This morning I came across another article that writes about the Prosecco’s success story. To be honest, I am a bit tired of all these articles because they all show big nice positive numbers, but none tells the story from the producers’ point of view, who actually struggle to make it. No one writes about those people who are losing money by producing it or are obliged to stock it without the possibility to sell or bottle a percentage of their production as Prosecco.
Now you may ask, what does that mean? Fair question, probably only us, producers, deal with this problem and no one really talks about it because it is in no one’s interest to talk “bad” about Prosecco. Producers are too busy with their passion and with running after the trade, and the trade is too busy making sure the producers sell underpriced. The vicious circle of the supply and demand game makes it seem all wonderful.
Let me rewind and explain; in 2012 for the sake of controlling the market value of Prosecco through controlled volume releases, the Consortium of DOC Prosecco moved forward a request to the regions of Veneto and Friuli to stock 10% of the total production in the wineries. This meant that after harvesting and processing the grapes, producers found themselves with 10% of their Prosecco volumes blocked without the possibility to sell or bottle as Prosecco.
Thankfully, this prohibition ended in February 2013. Producers could face 2013 harvest with an empty winery if they wanted. At least this was the case for us. Luckily, during those stocking months the market value of the product remained stable, so producers were fairly happy.
The same request was forwarded again for the 2013 harvest, but instead of 10% of total production, we had to block 20%. The legislation approved by the Veneto Region on August 22, 2013 (right before harvest) says that we cannot sell 20% of our production until July 31, 2014 unless the Consortium decides otherwise. Until that date, we can sell it as Glera, which has no market value, or as IGT white wine, which has even less value. The “good” news is that few days ago the Consortium has asked to liberate 100.000 hectoliters, just under 1/3 of the stocked quantity.
The 20% of total production translated to my small winery looks like this: our total 2013 Prosecco DOC production was 230 hectoliters out of which 46 hectoliters are still sitting and resting in the winery. The value of blocked production if sold bulk as “IGT white wine” is equivalent to about €0.30/liter against average market price of €1.10 for Prosecco DOC (Prosecco DOC bulk prices). Can you see what’s wrong with this? Our production cost for Prosecco is about €0.60/liter (from vineyard to winery, excluding bottling, packaging, taxes, VAT). Now given these figures, anyone can see the unsuccessful business for us small producers.
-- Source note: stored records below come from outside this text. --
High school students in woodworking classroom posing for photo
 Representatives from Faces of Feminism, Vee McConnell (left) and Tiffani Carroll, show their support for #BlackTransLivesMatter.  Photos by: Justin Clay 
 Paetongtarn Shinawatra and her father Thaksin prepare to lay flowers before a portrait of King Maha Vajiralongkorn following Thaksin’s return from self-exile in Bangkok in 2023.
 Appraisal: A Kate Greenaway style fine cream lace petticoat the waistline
The 20% of our production in proportion to our small size is an important number. What makes us angry is that it’s not us doing bad business, it’s the regulations that are forcing us into this unpleasant situation. We have Prosecco DOC in our wineries and cannot sell it as such, but if we want to start our harvest in a few months with an empty winery, we can sell the wine as a simple IGT white wine at 70% under its market value.
Great job done by the Consortiums to keep the market value stable and playing with the demand and supply seesaw game on the producers’ expenses. The funny thing is that we would have needed to buy from someone who still has over 20% of its production in stock to be able to bottle new Prosecco, while we still have our own wine resting in the casks in our winery. A lose-lose situation. Given the latest news, we can sell roughly 13 hectoliters and will still need to keep 33 hectoliters in the winery. Still a lose-lose situation.
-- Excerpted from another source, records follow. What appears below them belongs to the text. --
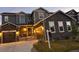 Charming two-story home with stone accents, a three-car garage, and inviting front entrance at 671 Green Mountain Dr, Erie, CO 80516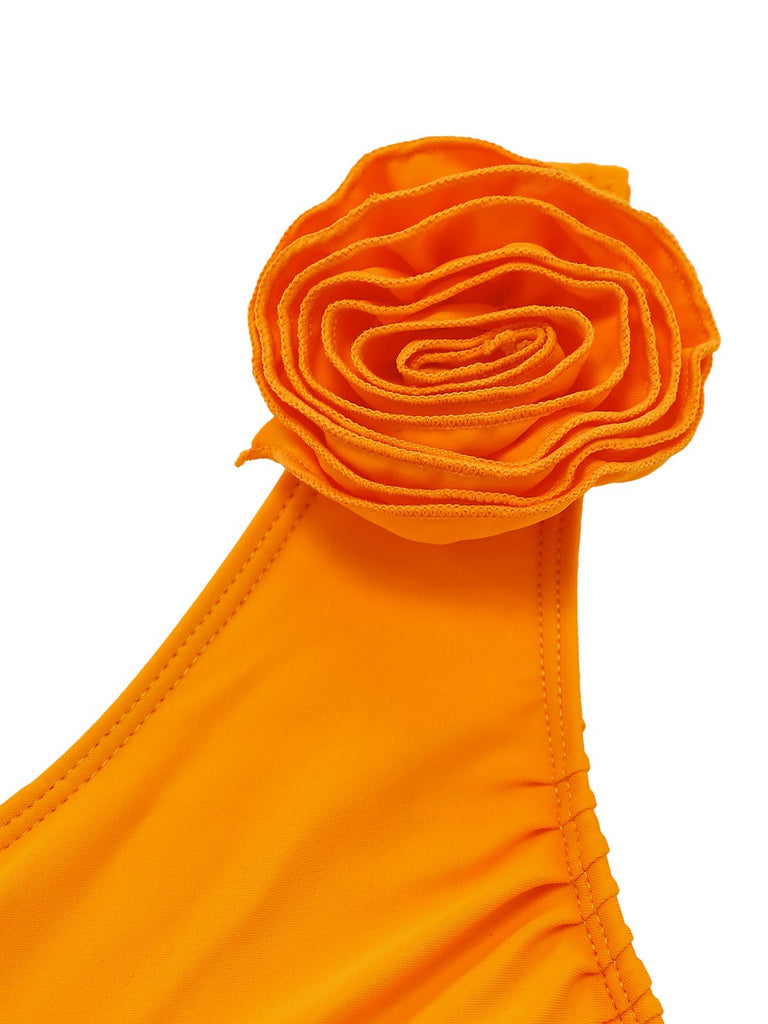 Orange bikini top with a floral design on a white background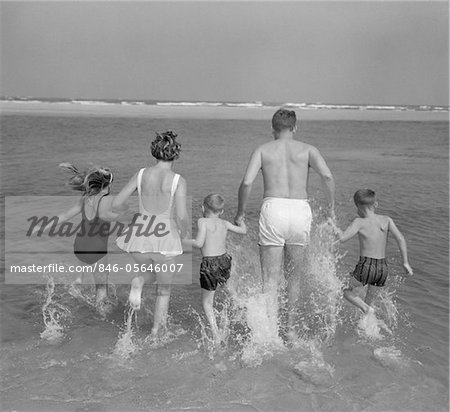 1960s BACK VIEW OF FAMILY OF 5 HOLDING HANDS RUNNING INTO OCEAN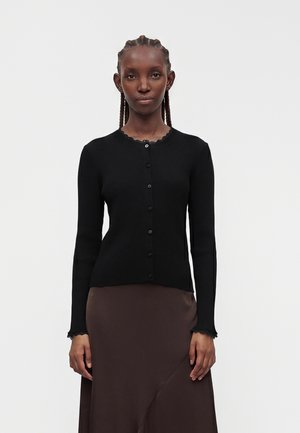 Fonott hajú nő fekete, gombos bordázott kardigánt és sötétbarna szoknyát visel egyszínű világos háttér előtt.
Let me put some market figures in here: production area of Doc Prosecco is about 20.000 hectares distributed in nine provinces of Veneto and Friuli regions. More than 10.000 producers and more than 300 bottlers are moving this market forward. The 2013 total production was over 1.8 million hectoliters for approximately 240 million bottles, of which only 35% destined for the domestic market and the remaining 65% for export (source).
Today there are roughly 360.000 hectoliters of Prosecco still in the wineries, of which 100.000 will be “freed” for the sake of controlling the demand and supply chain. Important to note that these 20.000 hectares will reach their maximum production capacity in 2015, with a prediction of about 400 million bottles. If we look at the tendency, we can expect to have to block 30% or more of this year’s production, always for the sake of the market demand and supply.
If we have to store production because there is not enough demand, or to keep market prices, are we sure it was a good decision back in 2009 to increase the production area from only one province to nine provinces? Unfortunately, there is much politics involved for the “sake of few” big players. The business outlook for small producers like us is not good at all. We have higher production costs, and can’t even sell our wines because of market politics. We simply can’t compete with on-shelf prices that are lower than our finished bottle cost.
We can deduct that this huge BOOM in sales of Prosecco is not enough to absorb the even bigger production quantities, and the future is not bright! If this prohibition continues, producers will start 2014 harvest with 2013 Prosecco DOC in stock, unless they sell as IGT white wine underpriced. If they decide to stock it and sell once the blockage is over the markets will get the 2013 Prosecco sold maybe late 2014 and beginning of 2015, and we all know that Prosecco is not for aging. You have been warned!
So what can a small winery do? Be creative and be better! There are many opportunities outside the Prosecco world!